**Problem description**:
Copy out the data verbatim from the line containing "What distance exists" through the end of the data, including both ends, and leave the pictures out of your answer.
>>>>>
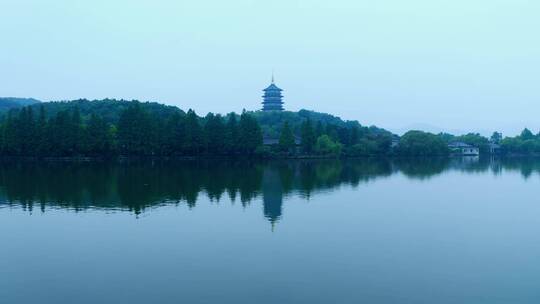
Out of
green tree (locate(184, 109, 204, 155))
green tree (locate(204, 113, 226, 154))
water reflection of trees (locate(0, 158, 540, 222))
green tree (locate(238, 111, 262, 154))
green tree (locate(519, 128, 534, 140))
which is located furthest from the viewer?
green tree (locate(519, 128, 534, 140))

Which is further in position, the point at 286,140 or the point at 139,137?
the point at 286,140

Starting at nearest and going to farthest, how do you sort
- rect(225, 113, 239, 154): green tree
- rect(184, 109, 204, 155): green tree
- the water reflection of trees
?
the water reflection of trees < rect(184, 109, 204, 155): green tree < rect(225, 113, 239, 154): green tree

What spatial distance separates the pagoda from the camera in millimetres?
106000

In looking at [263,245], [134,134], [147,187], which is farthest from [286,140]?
[263,245]

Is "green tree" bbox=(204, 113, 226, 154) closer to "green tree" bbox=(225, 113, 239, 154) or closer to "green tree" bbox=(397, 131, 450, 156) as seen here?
"green tree" bbox=(225, 113, 239, 154)

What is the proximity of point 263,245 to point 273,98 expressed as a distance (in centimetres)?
9256

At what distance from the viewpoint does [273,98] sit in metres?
106

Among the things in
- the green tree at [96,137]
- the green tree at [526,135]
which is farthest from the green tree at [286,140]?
the green tree at [526,135]

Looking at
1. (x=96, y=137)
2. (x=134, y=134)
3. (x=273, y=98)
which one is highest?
(x=273, y=98)

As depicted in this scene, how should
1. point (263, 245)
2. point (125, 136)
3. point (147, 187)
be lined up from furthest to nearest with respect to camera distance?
point (125, 136) → point (147, 187) → point (263, 245)

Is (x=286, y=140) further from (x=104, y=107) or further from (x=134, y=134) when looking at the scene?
(x=104, y=107)

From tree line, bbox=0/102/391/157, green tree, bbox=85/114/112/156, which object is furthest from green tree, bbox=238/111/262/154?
green tree, bbox=85/114/112/156

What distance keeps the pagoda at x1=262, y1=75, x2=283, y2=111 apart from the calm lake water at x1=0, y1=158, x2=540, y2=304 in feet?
260

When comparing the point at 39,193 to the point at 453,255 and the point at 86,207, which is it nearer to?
the point at 86,207
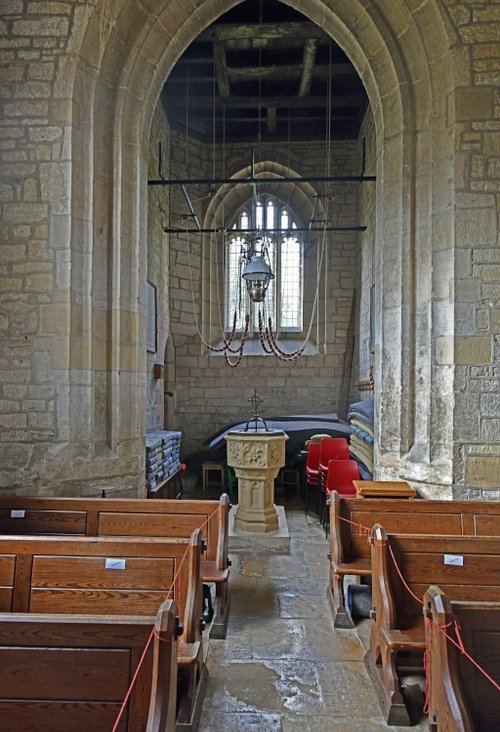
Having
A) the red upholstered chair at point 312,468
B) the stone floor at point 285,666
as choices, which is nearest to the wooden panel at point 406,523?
the stone floor at point 285,666

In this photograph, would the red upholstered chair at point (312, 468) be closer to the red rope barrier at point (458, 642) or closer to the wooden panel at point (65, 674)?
the red rope barrier at point (458, 642)

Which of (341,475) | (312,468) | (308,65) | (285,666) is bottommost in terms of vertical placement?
(285,666)

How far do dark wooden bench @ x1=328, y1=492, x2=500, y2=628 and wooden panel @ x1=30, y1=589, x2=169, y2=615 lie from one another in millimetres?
1322

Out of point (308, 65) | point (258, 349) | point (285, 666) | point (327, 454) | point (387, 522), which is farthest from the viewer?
point (258, 349)

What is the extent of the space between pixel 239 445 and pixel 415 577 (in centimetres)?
267

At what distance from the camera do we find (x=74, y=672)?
127 cm

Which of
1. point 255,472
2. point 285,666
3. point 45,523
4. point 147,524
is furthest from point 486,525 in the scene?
point 45,523

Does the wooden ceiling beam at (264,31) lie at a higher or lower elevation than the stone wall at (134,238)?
higher

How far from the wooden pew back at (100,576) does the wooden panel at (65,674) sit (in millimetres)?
690

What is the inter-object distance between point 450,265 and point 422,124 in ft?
4.09

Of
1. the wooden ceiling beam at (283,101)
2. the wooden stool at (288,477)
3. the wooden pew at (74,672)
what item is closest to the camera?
the wooden pew at (74,672)

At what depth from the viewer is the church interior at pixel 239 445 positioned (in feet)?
4.93

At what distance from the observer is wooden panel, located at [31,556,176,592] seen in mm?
2033

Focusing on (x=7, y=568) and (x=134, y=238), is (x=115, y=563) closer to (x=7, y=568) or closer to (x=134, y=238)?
(x=7, y=568)
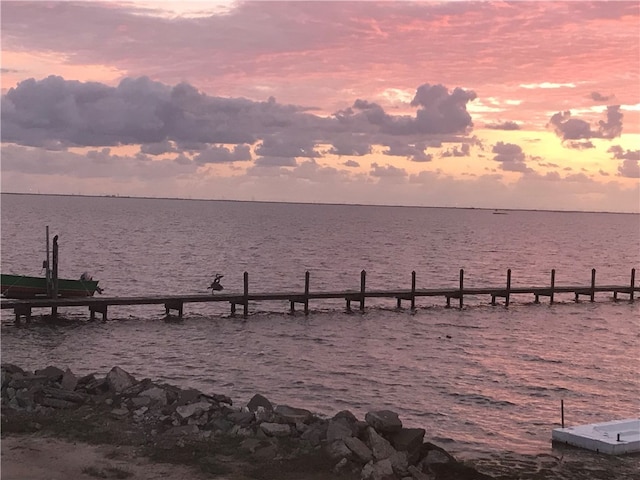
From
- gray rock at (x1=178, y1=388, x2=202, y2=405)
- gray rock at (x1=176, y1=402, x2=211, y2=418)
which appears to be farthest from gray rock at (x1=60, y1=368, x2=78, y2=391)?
gray rock at (x1=176, y1=402, x2=211, y2=418)

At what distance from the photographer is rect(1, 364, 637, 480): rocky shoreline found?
14.2 m

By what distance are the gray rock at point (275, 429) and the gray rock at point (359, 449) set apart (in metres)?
1.50

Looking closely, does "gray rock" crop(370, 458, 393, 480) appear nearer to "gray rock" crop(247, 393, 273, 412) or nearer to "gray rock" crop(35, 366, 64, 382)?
"gray rock" crop(247, 393, 273, 412)

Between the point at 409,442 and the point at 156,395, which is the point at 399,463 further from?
the point at 156,395

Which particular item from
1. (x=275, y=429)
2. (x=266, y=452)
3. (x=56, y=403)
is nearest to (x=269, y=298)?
(x=56, y=403)

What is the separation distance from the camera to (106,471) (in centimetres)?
1305

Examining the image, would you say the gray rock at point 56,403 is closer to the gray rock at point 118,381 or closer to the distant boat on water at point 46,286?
the gray rock at point 118,381

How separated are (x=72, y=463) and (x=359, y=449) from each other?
18.2ft

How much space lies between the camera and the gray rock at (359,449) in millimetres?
14409

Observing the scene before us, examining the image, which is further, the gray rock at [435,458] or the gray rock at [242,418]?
the gray rock at [242,418]

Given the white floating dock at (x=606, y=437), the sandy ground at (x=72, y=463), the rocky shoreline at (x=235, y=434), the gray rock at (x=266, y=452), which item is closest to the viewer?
the sandy ground at (x=72, y=463)

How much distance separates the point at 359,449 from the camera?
48.0ft

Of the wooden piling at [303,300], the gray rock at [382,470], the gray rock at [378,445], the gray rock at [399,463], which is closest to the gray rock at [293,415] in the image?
the gray rock at [378,445]

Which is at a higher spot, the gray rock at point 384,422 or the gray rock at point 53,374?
the gray rock at point 53,374
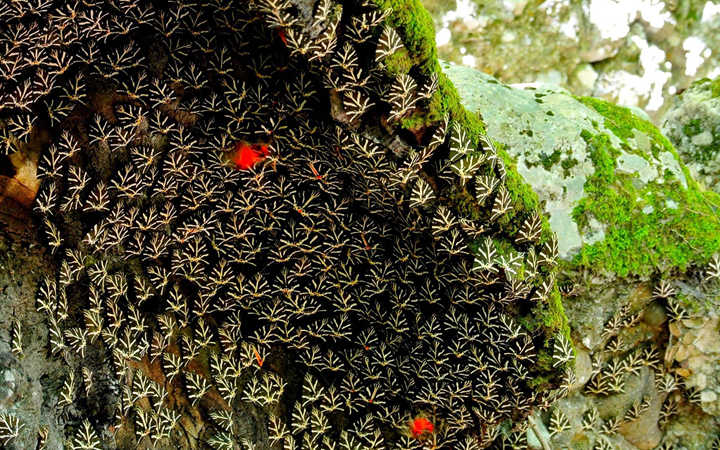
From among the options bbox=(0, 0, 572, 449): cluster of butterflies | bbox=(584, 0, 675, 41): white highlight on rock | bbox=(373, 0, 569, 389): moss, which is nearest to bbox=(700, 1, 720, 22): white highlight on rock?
bbox=(584, 0, 675, 41): white highlight on rock

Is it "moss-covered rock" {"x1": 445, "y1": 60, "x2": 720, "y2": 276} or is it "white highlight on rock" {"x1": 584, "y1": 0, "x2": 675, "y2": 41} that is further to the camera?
"white highlight on rock" {"x1": 584, "y1": 0, "x2": 675, "y2": 41}

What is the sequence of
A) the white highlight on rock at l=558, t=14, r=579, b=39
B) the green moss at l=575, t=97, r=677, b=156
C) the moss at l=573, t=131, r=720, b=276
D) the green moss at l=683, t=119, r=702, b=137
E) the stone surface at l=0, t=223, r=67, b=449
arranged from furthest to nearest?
the white highlight on rock at l=558, t=14, r=579, b=39, the green moss at l=683, t=119, r=702, b=137, the green moss at l=575, t=97, r=677, b=156, the moss at l=573, t=131, r=720, b=276, the stone surface at l=0, t=223, r=67, b=449

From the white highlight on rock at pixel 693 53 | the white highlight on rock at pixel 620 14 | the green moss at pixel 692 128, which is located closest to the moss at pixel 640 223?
the green moss at pixel 692 128

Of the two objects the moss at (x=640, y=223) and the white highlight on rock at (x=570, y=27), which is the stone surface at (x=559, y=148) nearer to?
the moss at (x=640, y=223)

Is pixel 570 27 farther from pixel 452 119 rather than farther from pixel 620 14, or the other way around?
pixel 452 119

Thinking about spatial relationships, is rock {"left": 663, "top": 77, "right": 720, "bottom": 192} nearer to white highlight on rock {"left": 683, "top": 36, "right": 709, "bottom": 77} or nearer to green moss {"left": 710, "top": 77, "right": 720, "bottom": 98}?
green moss {"left": 710, "top": 77, "right": 720, "bottom": 98}

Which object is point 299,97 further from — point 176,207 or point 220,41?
point 176,207

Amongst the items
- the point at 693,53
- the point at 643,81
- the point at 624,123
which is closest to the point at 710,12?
the point at 693,53

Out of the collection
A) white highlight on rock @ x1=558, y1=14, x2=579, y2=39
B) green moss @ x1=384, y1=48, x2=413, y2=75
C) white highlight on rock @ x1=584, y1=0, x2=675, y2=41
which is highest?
green moss @ x1=384, y1=48, x2=413, y2=75
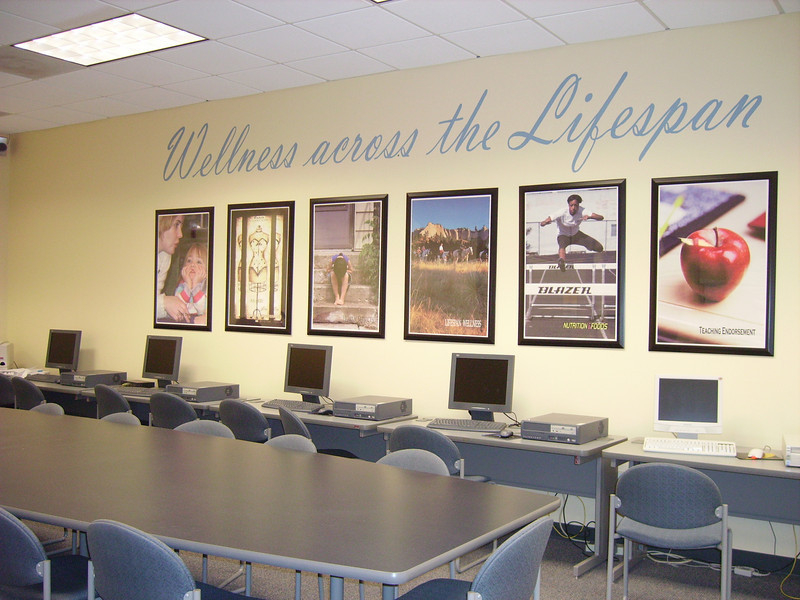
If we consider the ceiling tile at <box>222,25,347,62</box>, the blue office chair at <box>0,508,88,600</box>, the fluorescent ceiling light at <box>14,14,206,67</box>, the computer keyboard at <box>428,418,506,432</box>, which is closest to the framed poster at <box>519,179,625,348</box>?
→ the computer keyboard at <box>428,418,506,432</box>

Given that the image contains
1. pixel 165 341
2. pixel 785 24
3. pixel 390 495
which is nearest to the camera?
pixel 390 495

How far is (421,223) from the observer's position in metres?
5.12

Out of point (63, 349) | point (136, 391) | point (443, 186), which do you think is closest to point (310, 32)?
point (443, 186)

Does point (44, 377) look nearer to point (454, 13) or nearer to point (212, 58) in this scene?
point (212, 58)

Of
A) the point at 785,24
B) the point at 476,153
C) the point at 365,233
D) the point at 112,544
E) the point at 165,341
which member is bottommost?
the point at 112,544

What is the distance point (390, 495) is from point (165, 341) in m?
4.08

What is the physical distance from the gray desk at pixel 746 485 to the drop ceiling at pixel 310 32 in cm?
226

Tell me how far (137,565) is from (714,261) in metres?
3.32

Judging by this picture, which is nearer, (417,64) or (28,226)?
(417,64)

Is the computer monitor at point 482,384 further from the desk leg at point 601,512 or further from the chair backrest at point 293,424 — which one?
the chair backrest at point 293,424

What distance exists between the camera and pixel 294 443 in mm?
3510

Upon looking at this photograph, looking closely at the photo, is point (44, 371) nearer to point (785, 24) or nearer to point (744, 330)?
point (744, 330)

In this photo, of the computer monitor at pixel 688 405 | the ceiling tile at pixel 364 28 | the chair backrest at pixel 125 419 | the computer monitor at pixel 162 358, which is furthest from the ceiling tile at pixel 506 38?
the computer monitor at pixel 162 358

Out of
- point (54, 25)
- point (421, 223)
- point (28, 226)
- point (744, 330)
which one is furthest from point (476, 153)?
point (28, 226)
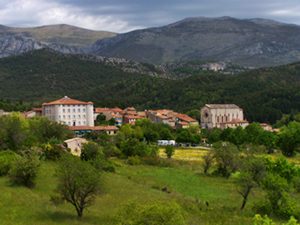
<<<<<
**Problem solution**:
What distance exists between the camera and pixel 294 443 in mm?
3510

Upon looking at this photograph, looking closely at the photo, is point (44, 371) nearer to point (785, 24) or nearer to point (744, 330)?
point (744, 330)

In this photo, of the computer monitor at pixel 688 405 | the ceiling tile at pixel 364 28 | the chair backrest at pixel 125 419 | the computer monitor at pixel 162 358, which is furthest from the ceiling tile at pixel 506 38?
the computer monitor at pixel 162 358

Out of
- point (54, 25)
- point (421, 223)
- point (28, 226)
- point (744, 330)
which one is furthest from point (476, 153)?
point (28, 226)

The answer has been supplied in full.